**What you are asked to do**
Please begin at the line that has "In the photo, does" and continue through the last line. Write out only those lines again, with "further" switched to "farther" and nothing else changed.

**Supplied records**
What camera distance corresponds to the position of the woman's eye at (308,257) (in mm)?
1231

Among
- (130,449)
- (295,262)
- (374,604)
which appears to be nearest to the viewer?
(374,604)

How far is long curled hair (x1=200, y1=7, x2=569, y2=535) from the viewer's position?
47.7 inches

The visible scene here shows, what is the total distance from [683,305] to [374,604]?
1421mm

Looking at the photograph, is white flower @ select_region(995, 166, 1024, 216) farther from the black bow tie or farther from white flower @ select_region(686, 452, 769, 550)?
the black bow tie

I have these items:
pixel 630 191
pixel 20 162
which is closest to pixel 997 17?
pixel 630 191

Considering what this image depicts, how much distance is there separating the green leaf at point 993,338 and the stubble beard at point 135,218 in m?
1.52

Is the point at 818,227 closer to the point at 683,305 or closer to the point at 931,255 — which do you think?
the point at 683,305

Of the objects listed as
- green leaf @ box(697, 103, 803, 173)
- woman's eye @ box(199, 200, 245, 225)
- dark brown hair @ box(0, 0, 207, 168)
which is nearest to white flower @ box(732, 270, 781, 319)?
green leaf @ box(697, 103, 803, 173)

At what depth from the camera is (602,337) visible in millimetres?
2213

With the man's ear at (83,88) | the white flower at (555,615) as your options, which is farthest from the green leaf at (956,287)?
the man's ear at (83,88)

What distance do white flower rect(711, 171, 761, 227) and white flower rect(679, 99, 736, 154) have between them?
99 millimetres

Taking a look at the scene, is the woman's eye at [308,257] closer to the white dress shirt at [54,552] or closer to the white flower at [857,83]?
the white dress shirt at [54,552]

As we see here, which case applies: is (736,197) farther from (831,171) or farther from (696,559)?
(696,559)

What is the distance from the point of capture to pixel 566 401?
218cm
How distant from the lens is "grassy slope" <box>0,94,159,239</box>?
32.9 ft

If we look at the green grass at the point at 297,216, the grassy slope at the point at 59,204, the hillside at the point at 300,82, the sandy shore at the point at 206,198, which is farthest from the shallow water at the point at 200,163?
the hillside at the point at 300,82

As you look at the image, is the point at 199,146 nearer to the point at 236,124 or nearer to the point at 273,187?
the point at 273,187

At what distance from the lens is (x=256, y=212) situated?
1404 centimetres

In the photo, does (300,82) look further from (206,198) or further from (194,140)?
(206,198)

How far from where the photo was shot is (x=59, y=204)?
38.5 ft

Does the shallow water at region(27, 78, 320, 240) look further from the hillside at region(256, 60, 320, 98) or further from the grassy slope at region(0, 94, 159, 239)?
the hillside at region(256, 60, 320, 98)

**Full response**
In the photo, does (300,82) look farther from (206,198) or farther from (194,140)?
(206,198)

How far from where the photo was shot is (x=59, y=204)?
38.5 ft

Does the shallow water at region(27, 78, 320, 240) look farther from the hillside at region(256, 60, 320, 98) or farther from the grassy slope at region(0, 94, 159, 239)?
the hillside at region(256, 60, 320, 98)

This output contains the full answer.